Colombia adoptó la CDN a través de la Ley 12 de 1991 incorporándola a la normatividad interna formando parte del bloque de constitucionalidad, y en el artículo 44 de la Carta Política consagra tales derechos y su carácter prevalente, desarrollados mediante la Ley 1098 de 2006 –Ley de Infancia y Adolescencia–, lo que al menos, en teoría, implicó un cambio de doctrina que da lugar a que las personas menores de 18 años sean consideradas como sujetos de derechos de especial protección. Esto fue una nueva manera de entender el lugar de los niños y niñas en Colombia, pero sobre todo, estableció principios que son imperativos éticos, políticos y jurídicos de carácter universal, como lo son el “Interés Superior del Niño”, la garantía efectiva de los derechos, la no discriminación, la protección integral y cuidado especial. Estos principios convierten los intereses y derechos de los niños y niñas en un asunto público que además de ser garantizados deben ser protegidos de los abusos, de la indiferencia estatal y social, y de las violencias en el ámbito de lo privado.
La materialización del principio del Interés superior del niño se concreta en la garantía y satisfacción de los derechos de este grupo poblacional, y son estos derechos e intereses de los niños y niñas los que deben ser la consideración primordial para la toma de decisiones que afecten otros derechos e incluso el interés colectivo. . En todos los casos que implique un ejercicio de ponderación de derechos, los derechos de los niños y niñas deben prevalecer y por ende priorizarse su garantía efectiva. Este principio denota obligaciones especialmente para las autoridades que son las garantes de los derechos, aunque también para la sociedad y la familia (principio de corresponsabilidad). Cuando el Estado incumple estas obligaciones y vulnera los derechos de los niños y niñas por acción y omisión, se está ante lo que se denomina crimen de estado o crimen de guerra, según sea el contexto en que se presente la vulneración de derechos, lo que reviste mayor gravedad si se tiene en cuenta que los niños y niñas son sujetos de especial protección por parte del Estado.
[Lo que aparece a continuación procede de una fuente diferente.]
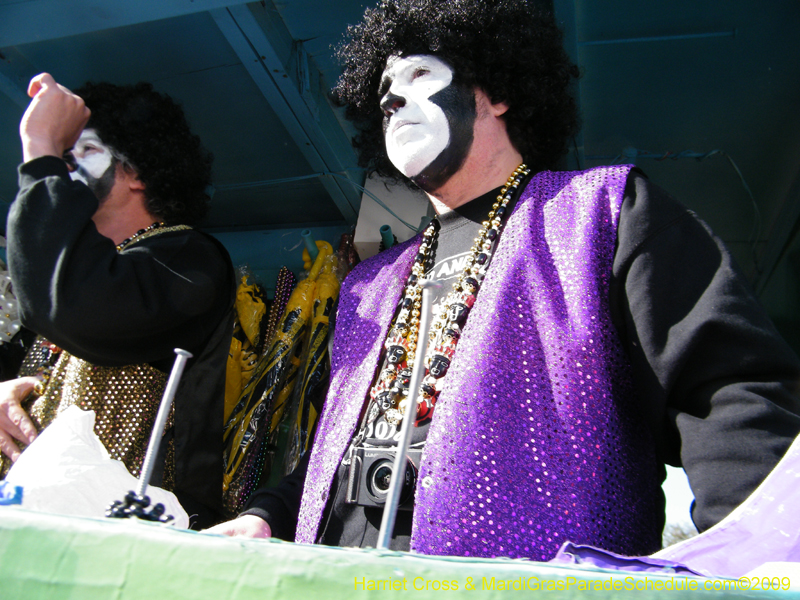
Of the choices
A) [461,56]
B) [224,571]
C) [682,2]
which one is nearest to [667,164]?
[682,2]

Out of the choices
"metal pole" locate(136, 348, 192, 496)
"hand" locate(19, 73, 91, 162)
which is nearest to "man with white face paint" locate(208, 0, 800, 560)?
"metal pole" locate(136, 348, 192, 496)

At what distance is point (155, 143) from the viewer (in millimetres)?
2213

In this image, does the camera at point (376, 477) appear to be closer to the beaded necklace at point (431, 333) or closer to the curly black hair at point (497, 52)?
A: the beaded necklace at point (431, 333)

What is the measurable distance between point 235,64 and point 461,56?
92cm

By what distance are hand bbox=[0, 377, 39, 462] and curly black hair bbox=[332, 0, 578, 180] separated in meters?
1.36

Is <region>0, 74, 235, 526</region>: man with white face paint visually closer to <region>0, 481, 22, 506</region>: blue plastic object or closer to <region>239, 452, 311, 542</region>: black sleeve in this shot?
<region>239, 452, 311, 542</region>: black sleeve

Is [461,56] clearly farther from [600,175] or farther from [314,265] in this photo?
[314,265]

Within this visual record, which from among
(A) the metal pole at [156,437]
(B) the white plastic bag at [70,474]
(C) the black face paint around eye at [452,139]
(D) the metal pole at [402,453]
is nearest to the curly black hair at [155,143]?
(C) the black face paint around eye at [452,139]

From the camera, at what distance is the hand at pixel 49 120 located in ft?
5.13

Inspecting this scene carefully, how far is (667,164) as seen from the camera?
2680 millimetres

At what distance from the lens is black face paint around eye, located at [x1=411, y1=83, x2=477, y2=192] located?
156cm

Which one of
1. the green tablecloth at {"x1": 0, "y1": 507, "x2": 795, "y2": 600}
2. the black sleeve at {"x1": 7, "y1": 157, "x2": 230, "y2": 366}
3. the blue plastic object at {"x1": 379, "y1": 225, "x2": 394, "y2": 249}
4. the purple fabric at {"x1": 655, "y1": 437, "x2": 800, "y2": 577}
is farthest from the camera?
the blue plastic object at {"x1": 379, "y1": 225, "x2": 394, "y2": 249}

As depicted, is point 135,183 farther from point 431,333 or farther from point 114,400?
point 431,333

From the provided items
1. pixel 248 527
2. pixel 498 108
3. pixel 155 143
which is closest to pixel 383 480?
pixel 248 527
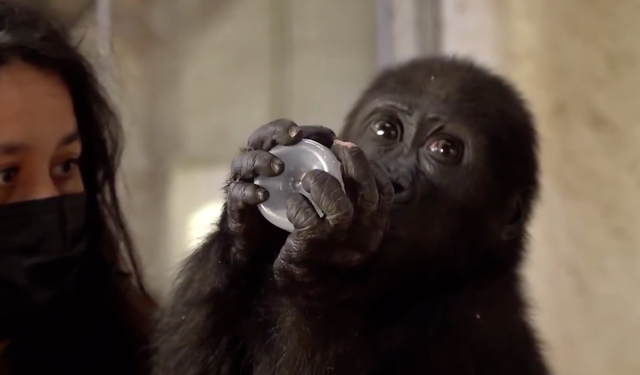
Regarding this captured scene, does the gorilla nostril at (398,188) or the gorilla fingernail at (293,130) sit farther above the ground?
the gorilla fingernail at (293,130)

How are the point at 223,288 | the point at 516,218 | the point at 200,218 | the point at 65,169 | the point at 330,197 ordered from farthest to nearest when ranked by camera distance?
the point at 200,218
the point at 516,218
the point at 65,169
the point at 223,288
the point at 330,197

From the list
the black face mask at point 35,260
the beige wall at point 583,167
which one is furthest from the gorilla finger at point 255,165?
the beige wall at point 583,167

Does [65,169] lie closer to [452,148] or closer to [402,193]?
[402,193]

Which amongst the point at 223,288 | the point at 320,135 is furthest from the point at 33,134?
the point at 320,135

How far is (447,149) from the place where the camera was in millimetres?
1226

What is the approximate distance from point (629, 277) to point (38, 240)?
1.50 m

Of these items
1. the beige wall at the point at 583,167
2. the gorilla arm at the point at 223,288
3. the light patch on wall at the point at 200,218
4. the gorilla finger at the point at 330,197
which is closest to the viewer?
the gorilla finger at the point at 330,197

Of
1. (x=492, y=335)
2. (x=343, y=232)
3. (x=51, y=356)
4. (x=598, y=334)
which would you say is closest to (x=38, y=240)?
(x=51, y=356)

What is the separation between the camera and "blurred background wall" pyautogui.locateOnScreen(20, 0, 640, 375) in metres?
1.83

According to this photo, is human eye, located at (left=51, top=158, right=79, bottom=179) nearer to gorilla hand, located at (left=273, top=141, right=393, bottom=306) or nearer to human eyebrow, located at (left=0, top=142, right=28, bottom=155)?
human eyebrow, located at (left=0, top=142, right=28, bottom=155)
A la luz de la comprensión de estos estándares normativos de los derechos humanos de los niños y niñas habría que decir que Colombia tiene una gran deuda y responsabilidad con los NNAJ que han sido y siguen siendo víctimas de graves violaciones a los derechos humanos, a sus derechos especiales, y de graves infracciones al Derecho Internacional Humanitario –DIH–.
Esto quedó una vez más en evidencia, el pasado 5 de noviembre cuando en el marco de la audiencia de moción de censura al entonces ministro de defensa Guillermo Botero, se denunció públicamente que en el bombardeo indiscriminado realizado a finales del mes de agosto en zona rural del municipio de San Vicente del Caguán, Caquetá, dirigido contra un campamento de disidentes de las Farc-ep, se encontraban niños y niñas entre los 12 y 17 años de edad, entre ellos Ángela Gaitán de 12 años; Sandra Vargas y Diana Medina de 16 años; José Rojas de 15 años; Jhon Pinzón, Wilmer Castro y Abimiller Morales de 17 años, quienes habían sido reclutados forzadamente por este grupo criminal, y de lo cual las autoridades tenían pleno conocimiento, ya que el personero de Puerto Rico, Caquetá, en reiteradas ocasiones lo había denunciado y puesto en conocimiento de las autoridades competentes y del propio Ejército. Pero que además, lo sucedido con los menores en esta operación no solo se ocultó por más de dos meses, sino que se mostró al país como una acción totalmente exitosa, cuando en realidad, lo que se hizo fue revictimizar a los menores.
Según un comunicado del 6 de noviembre emitido por la Fiscalía “se habían identificado 15 cuerpos (8 menores de edad y 7 adultos)”[1], Cabe señalar que la Fiscalía sólo se pronunció después de esta grave denuncia, pues también guardó un silencio cómplice. De igual forma, el día 11 de noviembre, Noticias Uno reveló que fueron más de 8 niños, pues al llegar a la zona con un equipo de trabajo, pobladores y familiares contaron que fueron 18 los niños que estaban en el campamento, además de que “los pobladores apuntan a que tres menores de edad salieron vivos y heridos del lugar de los hechos, pero que el Ejército los persiguió con perros y drones y los mató en unos potreros, sabiendo que estaban heridos, eran niños y estaban desarmados.”[2]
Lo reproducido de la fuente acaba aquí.